More pointy sheen bones made less bearable a futomomo for example. Decrease of stamina makes me more easily tired. I had to start stretching more, especially for ties that were challenging to me (like backbends).
But actually, stretching more made me more flexible than when I was younger, and caring for myself allowed me to become more aware of my body and to prevent risks and injuries.
So my rope experience increasingly focused my attention more on what was valuable for me, not only physically, or I would say, beyond what my body could do.
I remember once I commented on a Sugiura Norio's picture showing a lady sitting, tied in a simple TK and shot from the back, showing only a naked shoulder out of a very beautiful Kimono, the head slightly turned on the side.
I commented that it was very sensual.
He replied “Korezo jukujo no irokodesu”: This is the sex appeal of a mature woman.

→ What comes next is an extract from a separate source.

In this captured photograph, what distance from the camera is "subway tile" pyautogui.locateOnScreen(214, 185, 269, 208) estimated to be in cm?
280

Implying simplicity, but at the same time, intensity.
So what can maturity bring to our Semenawa experience?
To me, it meant no more struggling for super athletic ties, and enjoy with much less. Becoming more receptive, and appreciating more the power of timing and progression. It's like the difference between pounding one beer after another or sipping a very good wine.

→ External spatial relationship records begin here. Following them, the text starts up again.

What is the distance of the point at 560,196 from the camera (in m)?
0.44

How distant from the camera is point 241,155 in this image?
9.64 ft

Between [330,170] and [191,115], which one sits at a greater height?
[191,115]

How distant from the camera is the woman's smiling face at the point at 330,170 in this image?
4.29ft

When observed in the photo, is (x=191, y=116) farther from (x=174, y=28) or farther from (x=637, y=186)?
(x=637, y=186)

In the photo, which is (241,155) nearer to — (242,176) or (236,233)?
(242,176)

And as I feel less the need to show off and look beautiful, this allows me to connect with the more intimate part of myself and being able to let go even more, and allow myself to experience a wider range of feelings. This is true even for Kinbaku photography, I care less about pure wow factor of the tie, mere physical beauty and appearance, and privilege more details, and lines that tell a story. I feel that darkness can be seen by the crease in a neck and the tension in the hands…
So what I would suggest to models to give themselves the opportunity to go in that direction, would be first of all to not fall into the trap of thinking “I want to do these things, no matter possible limitations” and thinking instead “what things can I do that exalt me, my body, and my way of experiencing ropes?”.
And instead of perceiving your body as an enemy (the things I cannot do), accept it and enjoy it as a new challenge (how can I adapt and turn into positive what could appear as a conditioning?). Be curious and discover your NEW potential. We all become even better with age at some things. For example, I became better in processing my own experience, and detecting good pain from bad pain, so I can let go more easily and listen to my body with patience, I rarely experience panic.
I would like to close with a short extract from a dance Author, Priscilla Regalado, that wrote a piece about aging for dancers.
“Aging as a dancer can pose many challenges, as well as opportunities. The reality is that our bodies age and change, making it difficult if not impossible to continue dancing as we once did. We now have a chance to slow down and pay attention differently. Through the wisdom of our age, creative expression, depth of understanding the human spirit and the vicissitudes of life, our dancing changes to offer another level of experience.”
A mature heart in Semenawa can offer a pair of glasses that filter reality from a completely new perspective,giving a richness and complexity to our way of experiencing ropes that is powerful and unparalleled.